I always like Bruegel's Tower of Babel.  

http://upload.wikimedia.org/wikipedia/commons/e/e1/Brueghel-tower-of-babel.jpg

Reflecting presently, it seems to me that it does rather  reflect a
sort of hubris that I associate with (speaking loosely) the right
wing: a great monument to ourselves; will work because we believe it
will and niggling engineers be damned; all those proles hard at work
for our glory. (Look closely: those cranes lifting blocks of stone
from the quay are treadmill-operated.  Guys inside a water wheel-like
device climb the side and the wheel turns.)
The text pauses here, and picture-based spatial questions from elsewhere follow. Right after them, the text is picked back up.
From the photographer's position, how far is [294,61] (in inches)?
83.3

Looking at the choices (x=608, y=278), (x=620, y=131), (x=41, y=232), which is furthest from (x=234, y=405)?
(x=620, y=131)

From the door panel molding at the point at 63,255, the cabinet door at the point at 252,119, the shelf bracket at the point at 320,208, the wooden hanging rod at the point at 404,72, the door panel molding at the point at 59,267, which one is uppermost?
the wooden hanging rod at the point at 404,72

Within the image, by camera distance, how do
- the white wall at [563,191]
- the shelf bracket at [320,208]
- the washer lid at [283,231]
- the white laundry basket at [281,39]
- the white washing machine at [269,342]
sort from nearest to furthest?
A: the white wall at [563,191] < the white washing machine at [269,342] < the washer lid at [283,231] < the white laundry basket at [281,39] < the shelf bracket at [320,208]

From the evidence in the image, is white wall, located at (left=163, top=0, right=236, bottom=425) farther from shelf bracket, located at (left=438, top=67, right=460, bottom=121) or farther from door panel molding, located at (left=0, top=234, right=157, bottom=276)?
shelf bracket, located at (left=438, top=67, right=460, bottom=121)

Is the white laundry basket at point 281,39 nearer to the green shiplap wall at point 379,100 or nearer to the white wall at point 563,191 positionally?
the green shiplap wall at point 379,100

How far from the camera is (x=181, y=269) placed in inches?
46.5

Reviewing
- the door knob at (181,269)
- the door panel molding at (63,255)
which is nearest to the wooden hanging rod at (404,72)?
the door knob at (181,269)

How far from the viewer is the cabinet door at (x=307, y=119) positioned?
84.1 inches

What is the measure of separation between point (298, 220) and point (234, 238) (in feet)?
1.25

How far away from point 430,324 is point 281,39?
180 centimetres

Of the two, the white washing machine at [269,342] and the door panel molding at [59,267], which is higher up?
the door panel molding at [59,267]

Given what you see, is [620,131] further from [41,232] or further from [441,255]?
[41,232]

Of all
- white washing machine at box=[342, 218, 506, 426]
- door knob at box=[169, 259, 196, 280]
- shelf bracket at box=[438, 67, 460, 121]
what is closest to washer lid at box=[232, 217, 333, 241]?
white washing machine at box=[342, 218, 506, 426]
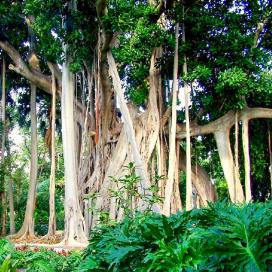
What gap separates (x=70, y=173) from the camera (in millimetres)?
8562

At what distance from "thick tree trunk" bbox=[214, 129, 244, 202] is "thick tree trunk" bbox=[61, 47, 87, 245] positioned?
9.81 ft

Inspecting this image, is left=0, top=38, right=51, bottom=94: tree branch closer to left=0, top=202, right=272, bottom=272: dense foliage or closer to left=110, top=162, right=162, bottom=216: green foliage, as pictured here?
left=110, top=162, right=162, bottom=216: green foliage

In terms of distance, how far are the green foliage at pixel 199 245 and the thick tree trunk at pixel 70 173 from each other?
6034 millimetres

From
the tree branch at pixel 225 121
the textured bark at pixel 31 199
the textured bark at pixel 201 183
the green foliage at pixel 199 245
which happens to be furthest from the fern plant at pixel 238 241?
the textured bark at pixel 31 199

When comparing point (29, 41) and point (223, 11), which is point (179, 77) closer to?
point (223, 11)

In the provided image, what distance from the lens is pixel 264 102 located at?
30.5 feet

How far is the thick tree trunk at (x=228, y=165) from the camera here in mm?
8781

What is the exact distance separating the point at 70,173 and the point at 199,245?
6835 millimetres

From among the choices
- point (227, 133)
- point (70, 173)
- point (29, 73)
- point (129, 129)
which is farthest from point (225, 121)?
point (29, 73)

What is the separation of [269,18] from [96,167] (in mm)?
4968

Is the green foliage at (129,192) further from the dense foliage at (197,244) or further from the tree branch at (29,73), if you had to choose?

Equally intriguing is Bruegel's Land of Cockaigne:

   http://en.wikipedia.org/wiki/File:Pieter_Bruegel_d._%C3%84._037.jpg

Is Cockaigne where we're all presumably going to end up if we spend
enough time in the treadmill?  Or is it the notion of a despicable and
degenerate land of socialists and slackers held by hard-nosed
puritans who would rather rejoice in overlooking all those ants
striving on the Babel Project?

As an interesting aside, I have a book of black & white copies of many
of Bruegel's works.  The Land of Cockaigne is show there in mirror
image of the way the Wikipedia site shows it; clearly not just a
pencil sketch or study but the same painting in detail, only reversed.